Shaheryar Khan Afridi, state minister for the interior, announced it in the National Assembly on Thursday after the federal government’s consultations with higher authorities in all four provinces. His words struck a different tone after Prime Minister Imran Khan’s tough televised address to the nation on Wednesday.
“The government has initiated dialogue with protesters to disperse them peacefully,” he said. “The nation will get good news soon.”
Before Afridi made his statement on the floor of the house, Federal Minister for Higher Education Shafqat Mahmood said that the government was trying to address the situation in different ways.

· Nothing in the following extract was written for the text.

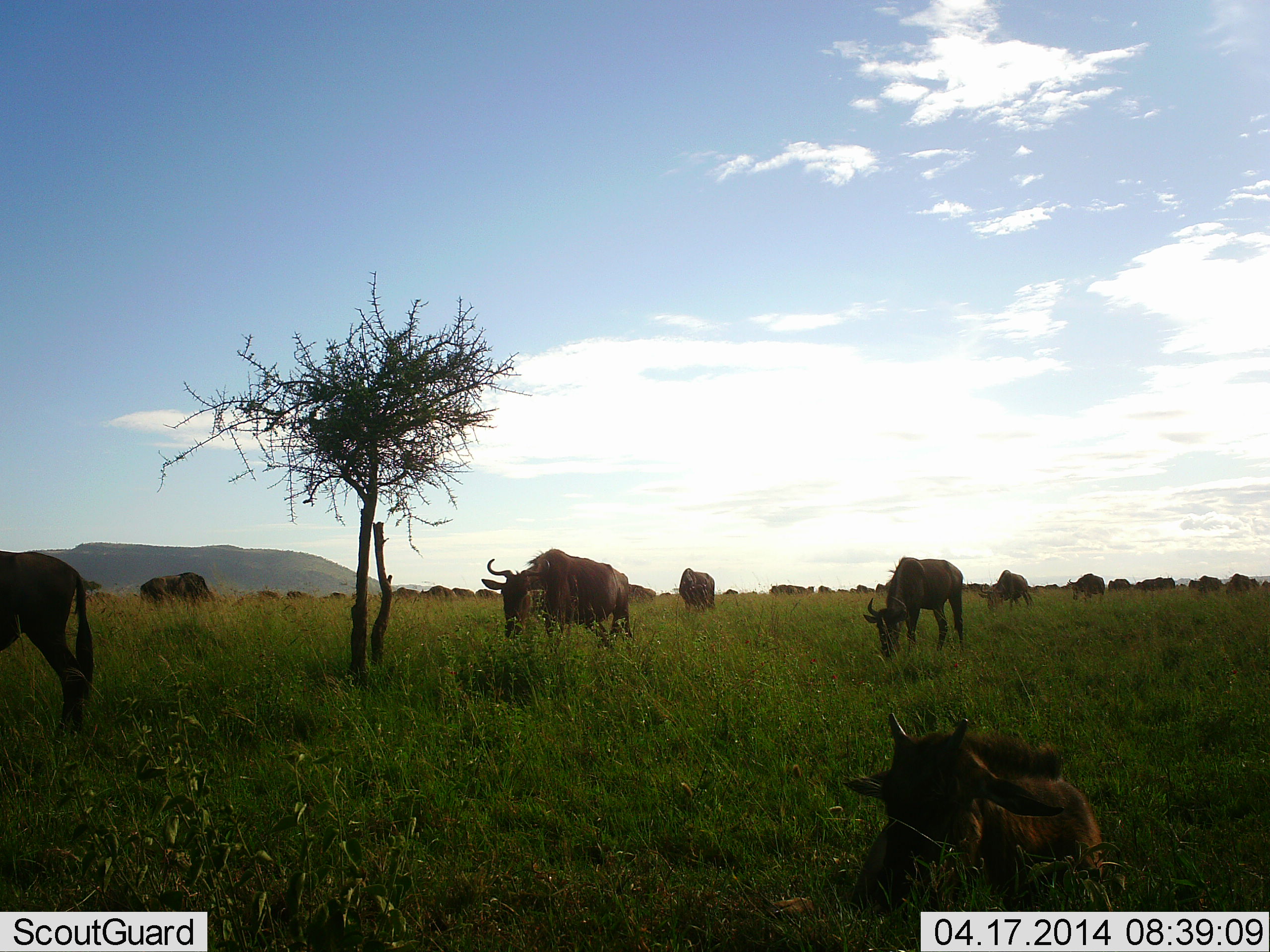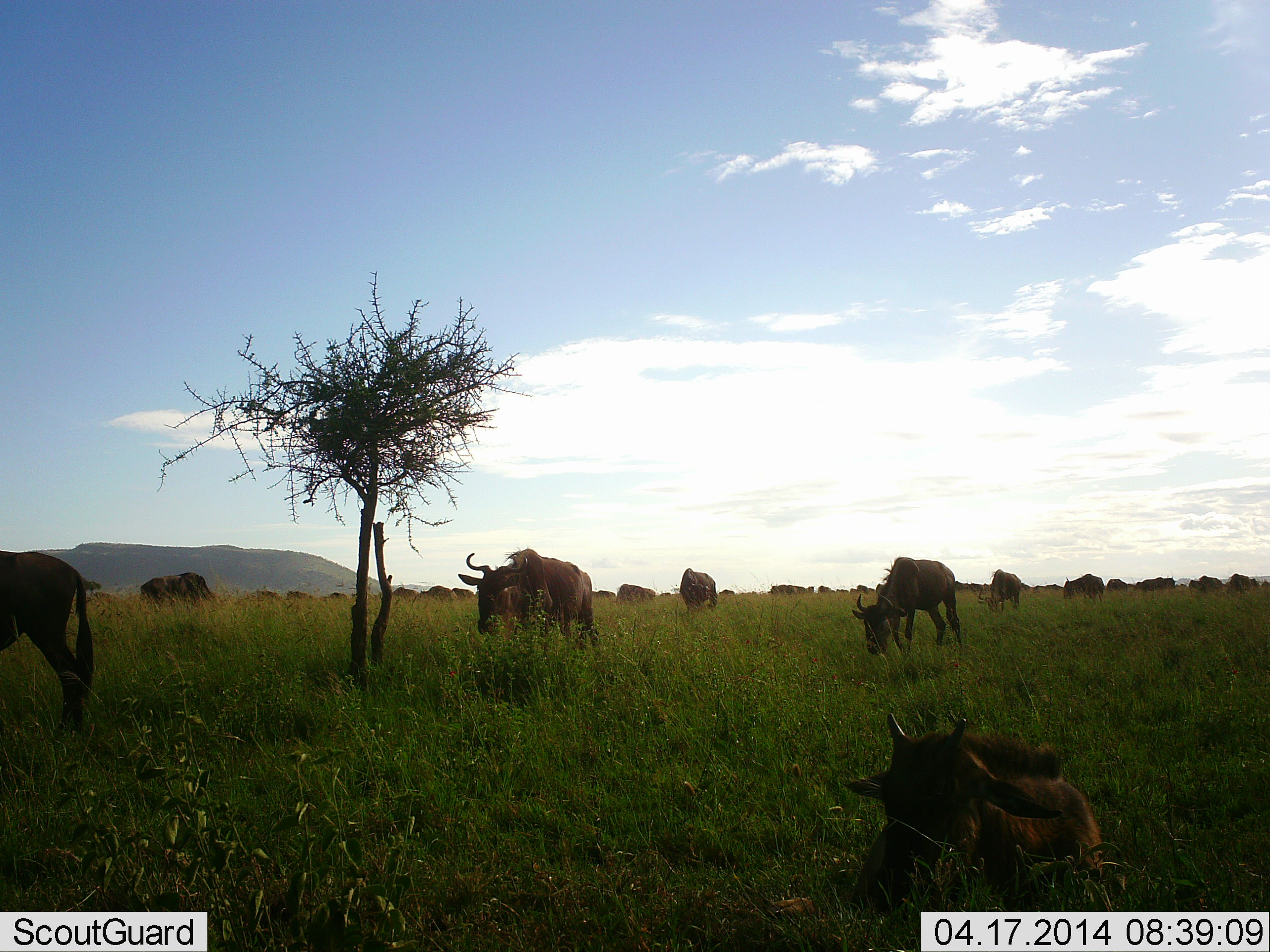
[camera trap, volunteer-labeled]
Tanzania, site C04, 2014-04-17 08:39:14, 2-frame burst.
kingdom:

“Negotiations are underway with those who believe in the rule of law,” he said, “and security forces are also prepared to disperse those who are challenging the state’s writ.”
The minister said the government was fulfilling its responsibility by ensuring that the Supreme Court judgment was carried out. “We believe in the rule of law and stand with the Supreme Court,” he added.
Bibi remained at an undisclosed location Thursday, where the 54-year-old mother of five was being held for security reasons, awaiting her formal release, her brother James Masih said.
Masih said his sister simply would not be safe in Pakistan. “She has no other option and she will leave the country soon,” he said. Masih would not disclose the country of her destination but both France and Spain have offered asylum.
In defiance of the government’s warnings, hard-liners blocked roads in major cities for the second consecutive day on Thursday, demanding that the Supreme Court verdict be overturned.
Pakistan’s opposition parties have extended a helping hand to the government to deal with the crisis through dialogue with the protesters.
They said that Prime Minister Imran Khan should win the confidence of members of the National Assembly over his strategy.
“This is a sensitive issue and should be resolved through dialogue,” Pakistan Muslim League-Nawaz lawmaker, Khawaja Saad Rafique, said while advising the government not to use force against the protesters. “We don’t want to exploit the situation for political gains,” he said. “Some elements are on the roads in the name of religion but no intelligent person can support their narrative.”
Pakistan Peoples Party Chairman Bilawal Bhutto-Zardari said a joint strategy should be devised to deal with the situation. “We can steer the country out of this crisis by joining hands,” he said. “It is our collective responsibility to maintain law and order.”
However, Muttahida Majlis-e-Amal lawmaker, Abdul Shakoor, accused the government of not pursuing the case against Bibi more diligently. “The whole Pakistani nation has rejected the Supreme Court’s verdict, and we are even ready to sacrifice our lives to protect the honor of the Prophet,” he told Arab News.